Le 25 mai 2020, George Floyd meurt sous le genou d’un policier à Minneapolis. Sa mort déclenche un mouvement planétaire. Des millions de personnes descendent dans la rue. Les hashtags #BlackLivesMatter envahissent les réseaux sociaux. Quatre ans plus tard, les réformes institutionnelles restent rares. Alors, quel est le problème ?

Anthony Heger, historien des idées politiques à Oxford, livre une analyse dans Hyperpolitique. "Nous sommes plus engagés, plus révoltés, mais cette colère ne débouche sur rien de concret." Voilà le constat. Les réseaux sociaux savent mobiliser rapidement. Mais ils ne transforment pas cette énergie en changements durables.

Prenez Black Lives Matter. La prise de conscience est indéniable. Les discours ont évolué. Mais les institutions policières et judiciaires ? Elles restent figées. "La conscience a changé, mais pas la réalité institutionnelle", résume Heger.

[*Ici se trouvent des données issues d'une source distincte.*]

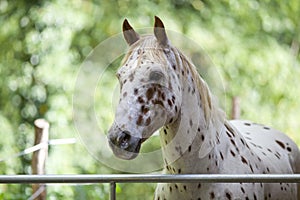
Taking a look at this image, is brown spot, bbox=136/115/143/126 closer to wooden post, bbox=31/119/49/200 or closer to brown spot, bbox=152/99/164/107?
brown spot, bbox=152/99/164/107

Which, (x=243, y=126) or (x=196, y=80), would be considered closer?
(x=196, y=80)

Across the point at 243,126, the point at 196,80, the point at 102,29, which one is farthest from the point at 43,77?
the point at 196,80

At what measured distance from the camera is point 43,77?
5598mm

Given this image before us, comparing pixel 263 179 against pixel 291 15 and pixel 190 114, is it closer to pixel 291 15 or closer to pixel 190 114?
pixel 190 114

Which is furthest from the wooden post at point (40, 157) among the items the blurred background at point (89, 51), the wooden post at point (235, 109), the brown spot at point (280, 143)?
the wooden post at point (235, 109)

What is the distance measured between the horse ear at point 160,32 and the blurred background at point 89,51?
3.15 m

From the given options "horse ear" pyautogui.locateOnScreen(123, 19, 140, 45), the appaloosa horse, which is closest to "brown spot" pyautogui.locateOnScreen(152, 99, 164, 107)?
the appaloosa horse

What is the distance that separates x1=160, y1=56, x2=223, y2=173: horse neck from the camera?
2209 mm

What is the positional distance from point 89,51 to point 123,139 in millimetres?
3812

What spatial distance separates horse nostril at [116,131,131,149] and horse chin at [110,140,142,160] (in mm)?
11

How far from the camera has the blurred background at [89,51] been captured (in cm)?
558

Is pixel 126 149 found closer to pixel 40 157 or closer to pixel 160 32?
pixel 160 32

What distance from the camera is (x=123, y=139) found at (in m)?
1.96

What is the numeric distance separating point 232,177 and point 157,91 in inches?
16.6
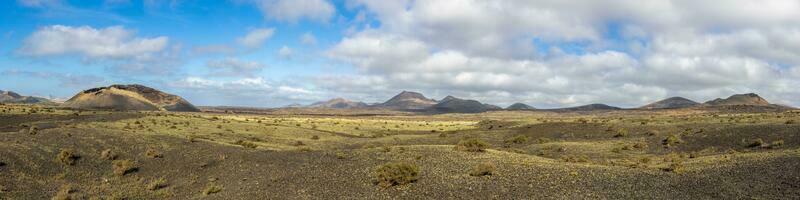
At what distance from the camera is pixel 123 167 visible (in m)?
33.0

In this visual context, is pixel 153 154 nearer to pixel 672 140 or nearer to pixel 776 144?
pixel 672 140

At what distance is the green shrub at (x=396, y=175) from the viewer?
84.4ft

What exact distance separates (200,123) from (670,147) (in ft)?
189

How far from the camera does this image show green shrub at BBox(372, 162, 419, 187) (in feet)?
84.4

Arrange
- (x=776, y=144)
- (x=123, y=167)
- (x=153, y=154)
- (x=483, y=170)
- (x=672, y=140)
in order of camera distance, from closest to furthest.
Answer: (x=483, y=170)
(x=123, y=167)
(x=153, y=154)
(x=776, y=144)
(x=672, y=140)

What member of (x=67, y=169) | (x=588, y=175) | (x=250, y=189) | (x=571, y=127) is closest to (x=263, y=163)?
(x=250, y=189)

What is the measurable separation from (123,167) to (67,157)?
364 centimetres

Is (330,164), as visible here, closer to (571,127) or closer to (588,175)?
(588,175)

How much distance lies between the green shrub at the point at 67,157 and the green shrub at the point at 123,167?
2.28 metres

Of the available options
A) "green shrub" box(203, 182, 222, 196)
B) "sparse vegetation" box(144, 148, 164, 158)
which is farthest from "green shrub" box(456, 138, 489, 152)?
"sparse vegetation" box(144, 148, 164, 158)

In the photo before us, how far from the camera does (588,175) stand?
25562 millimetres

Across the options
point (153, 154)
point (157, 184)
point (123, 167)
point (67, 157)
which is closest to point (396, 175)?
point (157, 184)

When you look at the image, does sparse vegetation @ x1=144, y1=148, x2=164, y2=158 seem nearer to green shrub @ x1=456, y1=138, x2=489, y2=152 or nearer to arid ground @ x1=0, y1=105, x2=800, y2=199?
arid ground @ x1=0, y1=105, x2=800, y2=199

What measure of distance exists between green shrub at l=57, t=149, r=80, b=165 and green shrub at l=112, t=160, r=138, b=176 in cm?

Hyperpolitique : l'engagement sans structure

Nous vivons une "phase hyperpolitique", selon Heger. Engagement massif sur les réseaux. Mobilisations rapides. Mais une institutionnalisation faible. Les gens manifestent, signent des pétitions, postent du contenu militant. Mais ils ne rejoignent plus les partis ou les syndicats.

En 2024, parmi les dix hashtags les plus fréquents sur X, on trouve Gaza, Emmanuel Macron, Agriculteurs en colère, Front populaire, Israël, Législative 2024, La France Insoumise, Rassemblement National. La politisation est partout. Pourtant, elle reste éphémère, atomisée. "Les gens se mobilisent vite. Mais le collectif ne tient pas", observe Heger.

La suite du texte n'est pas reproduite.